The Spain-based trial concluded, “In patients with established moderate-to-severe ARDS administered intravenous dexamethasone, we observed a reduction in the number ventilator-free days of more than 4 days and a 15% increase in the 60-day survival compared with patients in the control group”. Also: “Early administration of dexamethasone could reduce the duration of mechanical ventilation and overall mortality in patients with established moderate-to-severe ARDS”.
Drug already in widespread use in Spain
That conclusion is not miles apart from that of the later RECOVERY conclusion. And that might explain why apparently dexamethasone has been used in Spain to treat patients with coronavirus since February 2020:
Hate to burst his bubble but we have been using it in Spain since February . https://t.co/sONQbFdcw2
— SpanishDan #FBPE (@SpanishDan1) June 17, 2020
Indeed, Science reports that: “In places like Spain, dexamethasone has already been widely used against COVID-19”.
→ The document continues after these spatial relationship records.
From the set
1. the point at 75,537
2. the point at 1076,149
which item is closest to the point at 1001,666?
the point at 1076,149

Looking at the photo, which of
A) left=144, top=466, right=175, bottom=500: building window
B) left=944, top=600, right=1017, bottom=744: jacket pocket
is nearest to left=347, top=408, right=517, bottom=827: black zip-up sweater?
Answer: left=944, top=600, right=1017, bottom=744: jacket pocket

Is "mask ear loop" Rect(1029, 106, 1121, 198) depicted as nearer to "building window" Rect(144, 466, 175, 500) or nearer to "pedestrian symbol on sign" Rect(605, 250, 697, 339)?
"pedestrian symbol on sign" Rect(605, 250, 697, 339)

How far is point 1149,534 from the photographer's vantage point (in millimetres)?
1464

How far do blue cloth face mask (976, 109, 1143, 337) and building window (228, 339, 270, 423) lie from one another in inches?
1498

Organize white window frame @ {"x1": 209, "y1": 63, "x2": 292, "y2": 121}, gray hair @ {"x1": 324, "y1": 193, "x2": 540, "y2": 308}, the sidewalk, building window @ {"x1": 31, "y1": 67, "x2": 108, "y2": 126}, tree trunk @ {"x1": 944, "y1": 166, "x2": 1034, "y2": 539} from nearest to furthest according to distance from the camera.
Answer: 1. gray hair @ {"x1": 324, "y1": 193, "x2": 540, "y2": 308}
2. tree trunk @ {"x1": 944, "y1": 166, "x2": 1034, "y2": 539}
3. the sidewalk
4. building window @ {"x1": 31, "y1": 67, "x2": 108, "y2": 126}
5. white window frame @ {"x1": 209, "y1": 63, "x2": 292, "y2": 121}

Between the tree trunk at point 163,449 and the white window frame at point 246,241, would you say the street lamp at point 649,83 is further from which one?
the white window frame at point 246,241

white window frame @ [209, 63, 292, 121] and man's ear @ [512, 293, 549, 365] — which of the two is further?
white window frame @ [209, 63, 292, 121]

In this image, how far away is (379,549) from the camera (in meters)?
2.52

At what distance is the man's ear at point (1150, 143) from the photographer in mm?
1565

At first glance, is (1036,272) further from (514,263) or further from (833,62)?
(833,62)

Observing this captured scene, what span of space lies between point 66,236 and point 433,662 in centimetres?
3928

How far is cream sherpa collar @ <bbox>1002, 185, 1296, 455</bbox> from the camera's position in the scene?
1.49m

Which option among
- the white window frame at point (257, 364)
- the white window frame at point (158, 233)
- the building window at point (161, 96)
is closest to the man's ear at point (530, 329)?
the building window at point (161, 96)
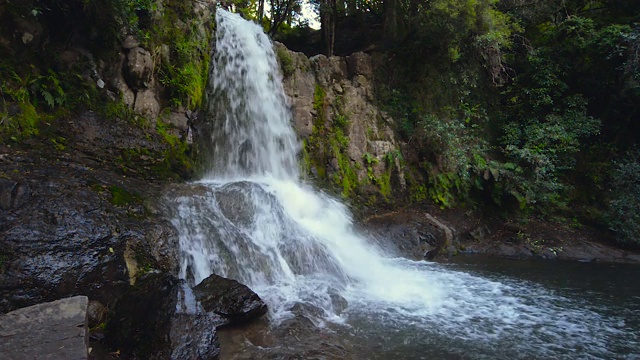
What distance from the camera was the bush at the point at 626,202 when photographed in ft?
35.3

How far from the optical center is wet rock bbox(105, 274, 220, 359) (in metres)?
3.53

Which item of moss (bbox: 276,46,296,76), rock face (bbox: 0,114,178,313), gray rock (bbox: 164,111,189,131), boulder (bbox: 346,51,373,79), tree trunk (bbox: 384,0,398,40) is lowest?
rock face (bbox: 0,114,178,313)

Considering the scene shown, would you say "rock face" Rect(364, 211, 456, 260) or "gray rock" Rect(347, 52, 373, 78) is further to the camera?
"gray rock" Rect(347, 52, 373, 78)

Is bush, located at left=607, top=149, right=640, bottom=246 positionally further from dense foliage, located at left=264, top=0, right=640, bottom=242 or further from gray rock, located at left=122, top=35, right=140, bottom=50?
gray rock, located at left=122, top=35, right=140, bottom=50

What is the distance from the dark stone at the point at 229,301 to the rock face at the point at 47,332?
1.54m

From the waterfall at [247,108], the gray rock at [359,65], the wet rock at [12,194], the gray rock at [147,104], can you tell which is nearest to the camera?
the wet rock at [12,194]

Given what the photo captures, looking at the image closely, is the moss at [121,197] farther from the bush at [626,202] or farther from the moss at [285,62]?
the bush at [626,202]

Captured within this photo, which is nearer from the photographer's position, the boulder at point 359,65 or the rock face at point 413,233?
the rock face at point 413,233

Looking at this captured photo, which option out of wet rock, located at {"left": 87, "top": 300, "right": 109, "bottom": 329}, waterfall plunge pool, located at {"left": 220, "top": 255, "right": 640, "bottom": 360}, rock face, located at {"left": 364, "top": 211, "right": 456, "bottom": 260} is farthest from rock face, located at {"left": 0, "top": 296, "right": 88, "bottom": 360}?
rock face, located at {"left": 364, "top": 211, "right": 456, "bottom": 260}

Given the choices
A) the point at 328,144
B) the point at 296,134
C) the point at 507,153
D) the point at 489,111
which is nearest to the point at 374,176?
the point at 328,144

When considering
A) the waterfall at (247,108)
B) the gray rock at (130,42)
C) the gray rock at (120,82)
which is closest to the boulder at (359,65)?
the waterfall at (247,108)

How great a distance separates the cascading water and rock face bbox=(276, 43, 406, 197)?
1.16 metres

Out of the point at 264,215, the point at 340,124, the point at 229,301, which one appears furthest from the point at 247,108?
the point at 229,301

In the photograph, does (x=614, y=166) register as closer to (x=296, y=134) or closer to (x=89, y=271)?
(x=296, y=134)
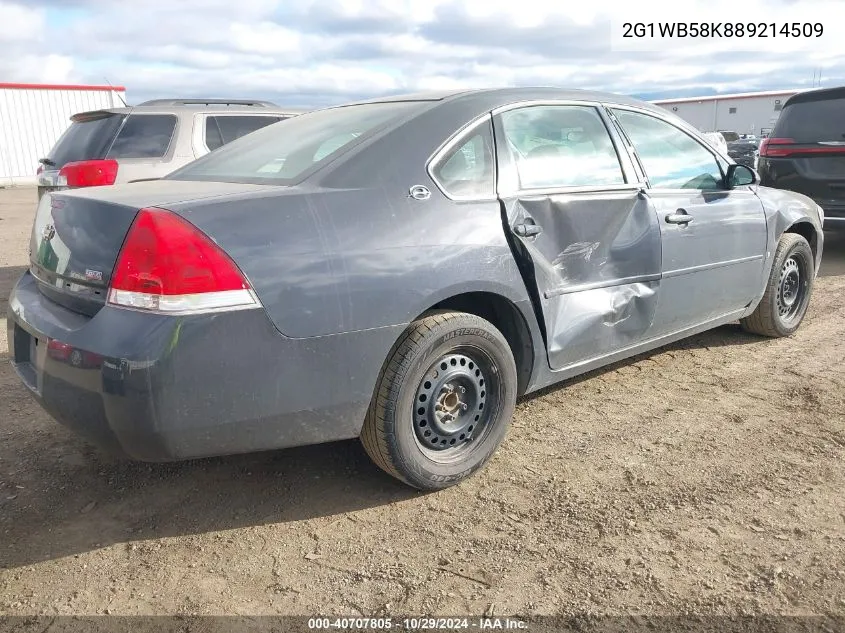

The Oxford-based trial was large scale, involving more than 6,000 patients in 175 hospitals. It’s clearly a success story. But no one in UK government, including the prime minister, acknowledged similar trials that had taken place elsewhere. The Spain-based trial, in particular, was able to offer useful conclusions and may explain why dexamethasone is apparently already widely used in that country to treat patients with coronavirus.
The Oxford-based trial was ended prematurely because “sufficient patients had been enrolled to establish whether or not the drug had a meaningful benefit”. Though a more cynical explanation for the timing of the announcement may have something to do with pharma shares and subsequent profits. Importantly, researchers argue that had the drug been administered earlier in the pandemic, around 5,000 lives may have been saved.